··· Source document ···

Stephan Huber, who lives in Munich, mingles hints of Bavaria’s history of decorative arts and crafts with a wary take on post-industrial culture in his large-scale sculpture. Highly finished in a fashion that evokes high-tech luxury consumer goods and overtly presentational in ways that recall Baroque art, this work nevertheless has a deadpan, close-to-the vest quality.
In “Gloria,” an elaborate aluminum support holds the large silk-screened image of a forbiddingly massive piece of equipment. It sits idle in a vaulted factory space that looks like a cathedral. The artist seems to be arguing that industrialism is as powerful--but ultimately as useless--a force in human life as religion. Both have had great edifices built to their glory, but neither has solved the basic problems of mankind.
“Kathedrale” offers double images of a highway superstructure, inserted into twin billboardlike aluminum structures. The billboard may be the altarpiece of the modern age, but it offers an unsatisfying and false salvation.
In several pieces, pool table imagery conveys a metaphor for the fragility of life. In “Perfektes Spiel” (Perfect Game), 10 glossy green balls are frozen in random alignment within a sleek metal box lined with green felt that hangs on the wall, a set of rectangular metal “fingers” tilting it toward the viewer. The game is up, and the devil may well be winning.
The presence of an Observing Force--maybe God, maybe Big Brother--is nowhere as marked as in “Festung” (Fortress). The image of a huge pair of eyes is visible within a rectangular slot in a veneered wood block attached to a heavy-duty aluminum bar. If an American viewer’s thoughts run irrelevantly to the oculist’s billboard that serves as a prominent image in F. Scott Fitzgerald’s “The Great Gatsby,” the symbolism is similarly troubled.
Still other works resemble compact monuments to nothing in particular. “Testa Rosa” is a red lacquered, purified pagoda shape mounted on casters as if to mock the very notion of permanent placement in an uncertain world. The stress on finish here--as everywhere else--also suggests the difference between useful and useless work, and the relative worth of impersonal machine-made finish versus the patient employment of laborers’ hands.
Arresting in a cold, glossy way, Huber’s big toys are ultimately about consumerism as the opiate of the people. But unlike much similarly themed work by contemporary Americans, these pieces seem firmly anchored by a long view of history and a searching, almost Ingmar Bergmanesque dialogue with God and the Devil. (Karl Bornstein Gallery, 1658 1/2 10th St., to Aug. 19.)

··· Data extract ···

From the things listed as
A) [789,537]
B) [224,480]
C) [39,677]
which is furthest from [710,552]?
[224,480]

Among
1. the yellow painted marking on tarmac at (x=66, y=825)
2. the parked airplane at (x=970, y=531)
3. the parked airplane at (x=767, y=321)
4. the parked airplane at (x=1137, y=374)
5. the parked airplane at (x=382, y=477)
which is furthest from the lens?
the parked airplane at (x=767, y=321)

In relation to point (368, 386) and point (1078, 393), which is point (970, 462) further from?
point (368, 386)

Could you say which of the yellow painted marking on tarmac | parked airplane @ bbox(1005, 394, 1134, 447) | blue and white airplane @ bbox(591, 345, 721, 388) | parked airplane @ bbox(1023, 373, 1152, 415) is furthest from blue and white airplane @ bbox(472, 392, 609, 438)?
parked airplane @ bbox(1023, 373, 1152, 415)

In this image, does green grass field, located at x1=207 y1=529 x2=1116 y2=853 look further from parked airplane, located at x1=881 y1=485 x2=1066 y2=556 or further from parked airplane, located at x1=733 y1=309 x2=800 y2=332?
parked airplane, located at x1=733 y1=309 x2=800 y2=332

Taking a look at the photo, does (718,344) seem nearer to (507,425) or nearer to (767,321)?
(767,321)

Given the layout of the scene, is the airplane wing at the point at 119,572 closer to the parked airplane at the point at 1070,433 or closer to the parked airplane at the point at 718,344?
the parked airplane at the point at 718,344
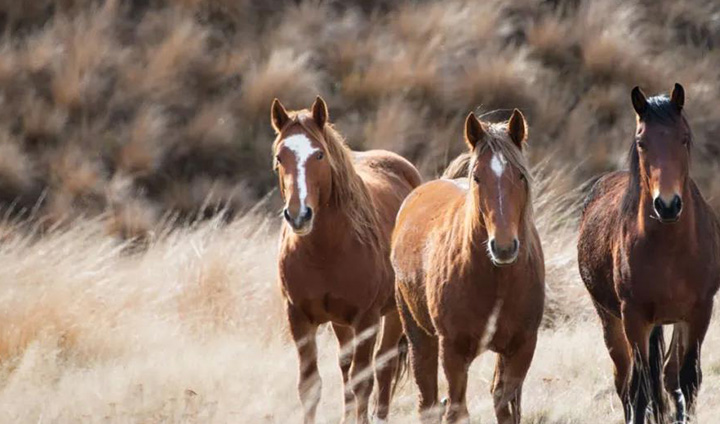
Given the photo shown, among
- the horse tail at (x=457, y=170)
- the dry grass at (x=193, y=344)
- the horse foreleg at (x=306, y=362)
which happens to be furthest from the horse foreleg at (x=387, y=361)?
the horse tail at (x=457, y=170)

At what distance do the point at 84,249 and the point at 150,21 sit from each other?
5.22 metres

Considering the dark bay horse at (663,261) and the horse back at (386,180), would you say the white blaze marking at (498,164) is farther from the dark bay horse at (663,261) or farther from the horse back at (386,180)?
the horse back at (386,180)

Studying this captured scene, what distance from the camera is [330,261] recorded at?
691 centimetres

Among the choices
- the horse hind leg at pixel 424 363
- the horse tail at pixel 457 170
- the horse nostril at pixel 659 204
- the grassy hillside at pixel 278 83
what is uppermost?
the grassy hillside at pixel 278 83

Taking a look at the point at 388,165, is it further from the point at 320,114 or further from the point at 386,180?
the point at 320,114

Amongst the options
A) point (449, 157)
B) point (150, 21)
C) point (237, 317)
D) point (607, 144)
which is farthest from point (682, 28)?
point (237, 317)

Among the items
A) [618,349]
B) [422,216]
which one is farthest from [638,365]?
[422,216]

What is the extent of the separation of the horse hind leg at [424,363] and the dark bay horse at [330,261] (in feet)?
0.99

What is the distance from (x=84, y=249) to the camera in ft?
32.4

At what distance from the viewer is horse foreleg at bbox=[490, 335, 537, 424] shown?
573 cm

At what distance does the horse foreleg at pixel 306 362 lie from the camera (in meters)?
6.60

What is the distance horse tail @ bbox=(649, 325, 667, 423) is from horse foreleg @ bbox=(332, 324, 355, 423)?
1586mm

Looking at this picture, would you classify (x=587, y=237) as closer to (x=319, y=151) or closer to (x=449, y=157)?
(x=319, y=151)

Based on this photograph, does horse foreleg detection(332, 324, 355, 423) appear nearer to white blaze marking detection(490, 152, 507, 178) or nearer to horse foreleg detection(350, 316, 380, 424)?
horse foreleg detection(350, 316, 380, 424)
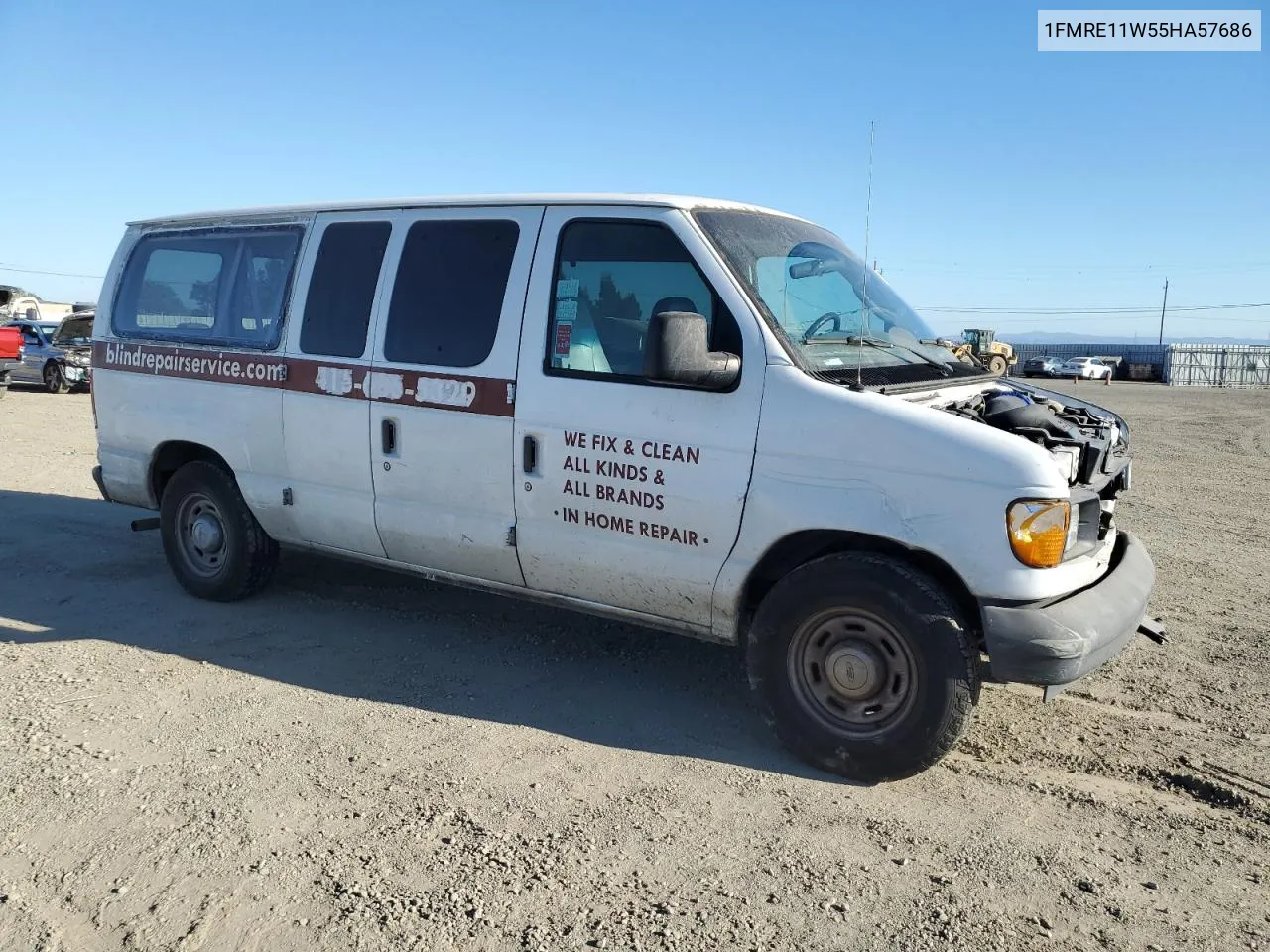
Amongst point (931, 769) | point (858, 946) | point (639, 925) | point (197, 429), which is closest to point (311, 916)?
point (639, 925)

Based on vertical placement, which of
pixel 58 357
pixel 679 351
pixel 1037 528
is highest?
pixel 679 351

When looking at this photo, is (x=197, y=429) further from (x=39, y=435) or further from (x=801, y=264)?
(x=39, y=435)

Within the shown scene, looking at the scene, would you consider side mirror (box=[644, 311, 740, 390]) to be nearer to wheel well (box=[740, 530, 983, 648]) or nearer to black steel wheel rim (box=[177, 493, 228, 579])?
wheel well (box=[740, 530, 983, 648])

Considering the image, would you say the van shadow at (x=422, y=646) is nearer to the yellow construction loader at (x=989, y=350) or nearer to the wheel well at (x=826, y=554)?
the wheel well at (x=826, y=554)

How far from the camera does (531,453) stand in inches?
180

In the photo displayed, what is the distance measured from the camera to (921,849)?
3.38m

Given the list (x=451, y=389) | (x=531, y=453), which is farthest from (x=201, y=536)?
(x=531, y=453)

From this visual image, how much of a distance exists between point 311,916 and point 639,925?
0.98m

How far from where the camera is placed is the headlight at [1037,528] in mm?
3547

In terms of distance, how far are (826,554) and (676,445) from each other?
0.77 m

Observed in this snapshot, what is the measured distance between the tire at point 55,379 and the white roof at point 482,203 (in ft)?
61.4

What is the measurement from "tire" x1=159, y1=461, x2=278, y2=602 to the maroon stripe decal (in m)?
0.64

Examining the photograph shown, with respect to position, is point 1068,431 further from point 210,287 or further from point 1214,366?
point 1214,366

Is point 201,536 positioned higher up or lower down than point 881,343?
lower down
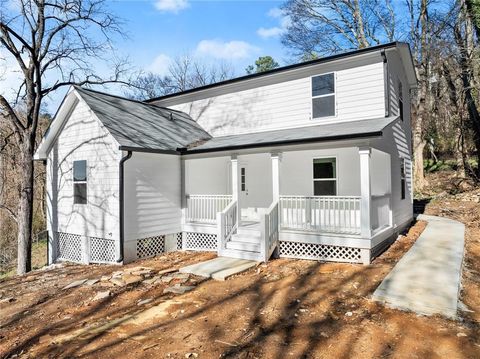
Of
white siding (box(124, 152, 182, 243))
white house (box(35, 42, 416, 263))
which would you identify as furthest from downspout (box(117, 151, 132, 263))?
white siding (box(124, 152, 182, 243))

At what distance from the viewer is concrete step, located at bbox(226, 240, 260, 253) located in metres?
8.77

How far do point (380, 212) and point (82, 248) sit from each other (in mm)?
9577

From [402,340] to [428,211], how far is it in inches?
558

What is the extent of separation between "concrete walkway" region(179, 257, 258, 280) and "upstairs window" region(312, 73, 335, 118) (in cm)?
562

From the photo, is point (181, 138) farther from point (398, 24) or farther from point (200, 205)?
point (398, 24)

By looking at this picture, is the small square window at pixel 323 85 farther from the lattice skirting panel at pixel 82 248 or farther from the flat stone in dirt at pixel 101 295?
the flat stone in dirt at pixel 101 295

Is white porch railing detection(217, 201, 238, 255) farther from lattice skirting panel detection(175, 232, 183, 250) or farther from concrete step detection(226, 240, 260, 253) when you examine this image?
lattice skirting panel detection(175, 232, 183, 250)

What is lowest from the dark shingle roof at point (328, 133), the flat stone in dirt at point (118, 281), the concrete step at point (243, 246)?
the flat stone in dirt at point (118, 281)

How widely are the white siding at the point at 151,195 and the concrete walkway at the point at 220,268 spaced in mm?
2463

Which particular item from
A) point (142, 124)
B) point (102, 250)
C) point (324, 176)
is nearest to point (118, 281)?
point (102, 250)

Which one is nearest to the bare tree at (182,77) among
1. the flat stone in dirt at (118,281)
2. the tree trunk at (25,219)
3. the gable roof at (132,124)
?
the gable roof at (132,124)

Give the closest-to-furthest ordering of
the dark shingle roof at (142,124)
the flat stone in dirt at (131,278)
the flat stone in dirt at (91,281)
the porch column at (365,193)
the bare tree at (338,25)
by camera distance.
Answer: the flat stone in dirt at (131,278), the flat stone in dirt at (91,281), the porch column at (365,193), the dark shingle roof at (142,124), the bare tree at (338,25)

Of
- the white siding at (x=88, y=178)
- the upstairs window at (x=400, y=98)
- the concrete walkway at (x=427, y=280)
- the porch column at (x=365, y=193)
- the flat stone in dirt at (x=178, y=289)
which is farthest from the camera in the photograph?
the upstairs window at (x=400, y=98)

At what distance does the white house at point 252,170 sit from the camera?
8672mm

···

> [Work task] Which works by Stephan Huber does the review of his sculpture mention by title? List all of them. The records are material separate from the review of Stephan Huber's sculpture.

> [Answer to this task]
"Gloria"
"Kathedrale"
"Perfektes Spiel" (Perfect Game)
"Festung" (Fortress)
"Testa Rosa"